Type Meaning Example
Direct recursion A function calls itself directly factorial(n) calling factorial(n - 1)
Indirect recursion Function A calls B, and B calls A isEven() and isOdd()
Indirect Recursion
public class IndirectRecursion {

    static boolean isEven(int n) {
        if (n == 0) {
            return true;
        }
        return isOdd(n - 1);
    }

    static boolean isOdd(int n) {
        if (n == 0) {
            return false;
        }
        return isEven(n - 1);
    }
}

Tail Recursion

A recursive function is called tail recursive when the recursive call is the last operation in the function.
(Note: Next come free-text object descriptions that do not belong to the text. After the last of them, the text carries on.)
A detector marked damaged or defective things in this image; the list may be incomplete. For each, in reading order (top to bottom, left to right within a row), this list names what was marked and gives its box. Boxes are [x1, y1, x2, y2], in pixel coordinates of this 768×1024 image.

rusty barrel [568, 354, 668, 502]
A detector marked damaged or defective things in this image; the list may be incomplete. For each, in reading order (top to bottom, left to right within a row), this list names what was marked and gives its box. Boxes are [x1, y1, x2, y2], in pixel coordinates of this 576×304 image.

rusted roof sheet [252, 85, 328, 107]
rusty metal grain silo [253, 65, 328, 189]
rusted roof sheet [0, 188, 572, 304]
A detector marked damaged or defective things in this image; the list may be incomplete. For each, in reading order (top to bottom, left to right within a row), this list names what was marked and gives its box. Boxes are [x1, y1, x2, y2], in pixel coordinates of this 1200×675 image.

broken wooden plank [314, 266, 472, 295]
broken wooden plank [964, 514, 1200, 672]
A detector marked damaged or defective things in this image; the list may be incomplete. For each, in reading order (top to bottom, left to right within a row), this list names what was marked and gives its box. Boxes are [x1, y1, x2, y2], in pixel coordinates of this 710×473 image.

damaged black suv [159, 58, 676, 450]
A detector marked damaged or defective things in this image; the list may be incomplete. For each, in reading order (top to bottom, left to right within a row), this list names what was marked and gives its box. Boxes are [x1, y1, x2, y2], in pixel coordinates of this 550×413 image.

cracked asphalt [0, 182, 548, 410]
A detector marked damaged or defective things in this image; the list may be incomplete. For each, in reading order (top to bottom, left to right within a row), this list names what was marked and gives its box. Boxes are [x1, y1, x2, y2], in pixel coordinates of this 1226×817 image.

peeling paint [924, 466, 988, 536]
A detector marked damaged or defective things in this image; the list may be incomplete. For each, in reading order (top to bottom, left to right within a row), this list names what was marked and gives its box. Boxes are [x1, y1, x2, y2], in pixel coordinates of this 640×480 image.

No extra work remains after the recursive call returns.

Tail Recursion
public class TailRecursion {

    static long factorialTail(int n, long acc) {
        if (n <= 1) {
            return acc;
        }
        return factorialTail(n - 1, n * acc);
    }
}

Some languages or compilers can optimize tail recursion into iteration, but you should not assume that every language always does this.

Recursion vs Iteration

Aspect Recursion Iteration
Readability Often cleaner for recursive structures Often clearer for simple loops
Memory Uses call stack Usually uses constant stack space
Performance May have function call overhead Often slightly faster
Best for Trees, divide and conquer, backtracking Simple counting and traversal

Where Recursion Is Commonly Used

  • Divide and conquer: Merge Sort, Quick Sort, Binary Search
  • Tree problems: preorder, inorder, postorder traversal
  • Graph traversal: depth-first search
  • Backtracking: N-Queens, Sudoku, permutations
  • Dynamic programming: top-down memoization

Common Mistakes in Recursion

  • Forgetting to write a base case.
  • Writing a base case that never gets reached.
  • Not reducing the problem size correctly.
  • Ignoring repeated subproblems, as in naive Fibonacci.
  • Using recursion when an iterative solution is simpler and safer.

Key Takeaways

  • Recursion solves a problem by reducing it to smaller instances of the same problem.
  • Every recursive function needs a base case and a recursive case.
  • Recursive calls use the call stack, so memory usage depends on recursion depth.
  • Recurrence relations help analyze recursive time complexity.
  • Recursion is powerful, but it must be used carefully to avoid inefficiency and stack overflow.